DMSO as the carbon source for sp3 C-H olefination
The examples of dimethyl sulfoxide acting as a one carbon source for methylenation reactions continue to grow. (See recent Synthesis Corner posts from January, 2018—“DMSO as the carbon source in transition-metal-free α-Csp3-H methenylation” and March, 2018—“DMSO as a one carbon source in the transition-metal-free synthesis of quinolones.”) Recently, Namitharan et al. reported on the synthesis of multisubstituted arylamidines in a one-pot sequential approach using hypervalent aryliodide and DMSO to first perform an α sp3 C-H olefination followed by a palladium-catalyzed sp2 C-H arylation.1
In the first step of the one-pot, two-step sequence, sulfonylamidine 1 undergoes α sp3 C-H olefination to produce terminal olefins 2E and 2Z (Figure 1).

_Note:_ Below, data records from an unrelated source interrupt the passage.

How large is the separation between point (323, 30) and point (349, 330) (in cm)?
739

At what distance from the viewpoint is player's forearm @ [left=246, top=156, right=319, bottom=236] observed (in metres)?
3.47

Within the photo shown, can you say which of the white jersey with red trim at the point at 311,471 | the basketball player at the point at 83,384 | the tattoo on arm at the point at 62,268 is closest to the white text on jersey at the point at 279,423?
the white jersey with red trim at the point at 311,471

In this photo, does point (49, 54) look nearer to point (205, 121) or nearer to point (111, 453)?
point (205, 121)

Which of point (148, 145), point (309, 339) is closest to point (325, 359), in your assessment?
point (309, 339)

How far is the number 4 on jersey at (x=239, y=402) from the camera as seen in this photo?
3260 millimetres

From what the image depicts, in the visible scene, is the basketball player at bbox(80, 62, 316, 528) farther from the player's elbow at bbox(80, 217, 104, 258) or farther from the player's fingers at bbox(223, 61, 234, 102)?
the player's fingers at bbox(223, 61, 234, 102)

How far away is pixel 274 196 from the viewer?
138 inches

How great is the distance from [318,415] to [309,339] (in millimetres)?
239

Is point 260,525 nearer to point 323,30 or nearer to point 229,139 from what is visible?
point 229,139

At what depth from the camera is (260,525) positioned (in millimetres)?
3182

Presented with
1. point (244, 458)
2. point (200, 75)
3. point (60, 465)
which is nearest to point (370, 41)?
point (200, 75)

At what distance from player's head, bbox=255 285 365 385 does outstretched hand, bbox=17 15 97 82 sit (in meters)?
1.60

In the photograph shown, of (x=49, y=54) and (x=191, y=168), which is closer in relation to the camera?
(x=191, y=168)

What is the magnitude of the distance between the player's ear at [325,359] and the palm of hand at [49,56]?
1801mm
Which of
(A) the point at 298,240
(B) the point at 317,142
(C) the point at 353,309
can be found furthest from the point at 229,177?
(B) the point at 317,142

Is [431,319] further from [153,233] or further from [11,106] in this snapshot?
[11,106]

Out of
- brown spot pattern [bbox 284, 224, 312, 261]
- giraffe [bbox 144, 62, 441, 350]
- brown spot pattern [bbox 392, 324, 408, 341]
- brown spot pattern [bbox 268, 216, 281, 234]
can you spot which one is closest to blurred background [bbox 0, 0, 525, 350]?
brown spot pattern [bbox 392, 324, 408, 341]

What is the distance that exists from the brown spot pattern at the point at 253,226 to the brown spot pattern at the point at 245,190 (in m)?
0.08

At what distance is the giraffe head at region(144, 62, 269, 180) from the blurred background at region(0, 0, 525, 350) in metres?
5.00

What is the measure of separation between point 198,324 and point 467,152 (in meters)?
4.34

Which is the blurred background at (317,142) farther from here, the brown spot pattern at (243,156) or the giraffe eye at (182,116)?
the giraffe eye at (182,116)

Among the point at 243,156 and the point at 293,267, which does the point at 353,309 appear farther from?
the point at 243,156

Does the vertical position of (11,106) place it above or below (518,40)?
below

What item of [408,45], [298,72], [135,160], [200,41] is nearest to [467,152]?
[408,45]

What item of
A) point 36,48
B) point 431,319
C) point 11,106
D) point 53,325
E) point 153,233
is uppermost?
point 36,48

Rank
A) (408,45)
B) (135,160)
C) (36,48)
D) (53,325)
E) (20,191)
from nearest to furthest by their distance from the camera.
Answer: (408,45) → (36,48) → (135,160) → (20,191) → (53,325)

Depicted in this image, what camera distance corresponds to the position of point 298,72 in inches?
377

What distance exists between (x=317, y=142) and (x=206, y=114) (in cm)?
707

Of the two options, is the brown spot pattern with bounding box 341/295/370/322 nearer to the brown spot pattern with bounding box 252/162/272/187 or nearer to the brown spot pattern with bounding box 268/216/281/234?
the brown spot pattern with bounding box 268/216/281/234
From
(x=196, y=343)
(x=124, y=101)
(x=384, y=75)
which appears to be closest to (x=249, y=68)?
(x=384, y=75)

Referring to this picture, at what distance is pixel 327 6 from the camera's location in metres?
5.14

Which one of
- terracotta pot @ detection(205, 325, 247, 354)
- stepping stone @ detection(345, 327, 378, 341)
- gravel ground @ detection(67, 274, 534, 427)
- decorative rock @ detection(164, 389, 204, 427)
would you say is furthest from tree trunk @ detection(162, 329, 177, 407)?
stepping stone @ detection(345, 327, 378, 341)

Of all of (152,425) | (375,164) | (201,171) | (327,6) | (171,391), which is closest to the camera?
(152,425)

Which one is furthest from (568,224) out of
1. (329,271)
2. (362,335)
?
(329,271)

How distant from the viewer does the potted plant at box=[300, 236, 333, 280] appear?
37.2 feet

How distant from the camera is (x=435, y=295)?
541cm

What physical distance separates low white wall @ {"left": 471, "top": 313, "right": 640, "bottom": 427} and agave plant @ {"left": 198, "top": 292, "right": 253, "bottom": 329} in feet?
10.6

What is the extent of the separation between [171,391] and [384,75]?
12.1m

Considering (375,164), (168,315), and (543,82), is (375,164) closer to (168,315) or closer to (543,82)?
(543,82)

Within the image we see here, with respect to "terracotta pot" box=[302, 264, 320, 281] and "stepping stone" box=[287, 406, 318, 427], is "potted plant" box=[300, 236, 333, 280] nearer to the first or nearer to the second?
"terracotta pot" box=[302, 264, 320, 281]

When only this step was performed, good isolated yields were achieved with a variety of electron-donating, electron-withdrawing or sterically-demanding substituents at all R positions. As the barrier to isomerization of the imine bond in these compounds is relatively low, most of the reactions resulted in an approximately 1:1 mixture of the E and Z isomer of the product.
Figure 1: The α sp3 C-H olefination of amidines to form a terminal olefin
When both steps were performed sequentially in the same reaction vessel, good overall yields (51–70%, Figure 2) were achieved in most instances. The addition of aromatic rings with electron-withdrawing substituents at the para position, however, only resulted in trace amounts of the product. Additionally, higher substitution of the amine nitrogen (R2 and R3 = alkyl) also resulted in only a trace amount of the desired product.
Figure 2: Tandem one-pot synthesis of multisubstitued sulfonylamidines
The mechanism of the olefination reaction was explored using d6-DMSO as the solvent. This resulted in production of the deuterated terminal olefin and indicated that DMSO was the carbon source for the methylene. With this information and with references from the literature, the mechanism below (Scheme 1) was proposed.
In the proposed mechanism, DMSO reacts with the hypervalent iodine reagent which results in the activated DMSO species A. Species A decomposes to the thionium cation B and releases iodosobenzene. Reaction of cation B with the amidine produces the thiomethyl intermediate C which undergoes oxidation to the sulfoxide E through reaction with iodosobenzene. The sulfoxide E then undergoes a Chugaev-type reaction to produce the terminal alkene F. With the addition of the palladium catalyst, alkene F couples with the iodobenzene generated in the olefination reaction to produce the final product G.
Scheme 1: Proposed mechanism for the olefination reaction with DMSO and phenyliodine diacetate
In summary, this work demonstrates a new metal-free route to produce a terminal alkene at the alpha position of an amidine. DMSO acts as the one-carbon methylene source for this reaction and also functions as the solvent. Additionally, this reaction can be used as the first step of a one-pot terminal olefination and arylation sequence which yields highly substituted sulfonylamidines.
Debra D. Dolliver, Ph.D.
1. Pothikumar, R.; Sujatha, C.; Namitharan, K. ACS Catal. 2017, 7, 7783-7787.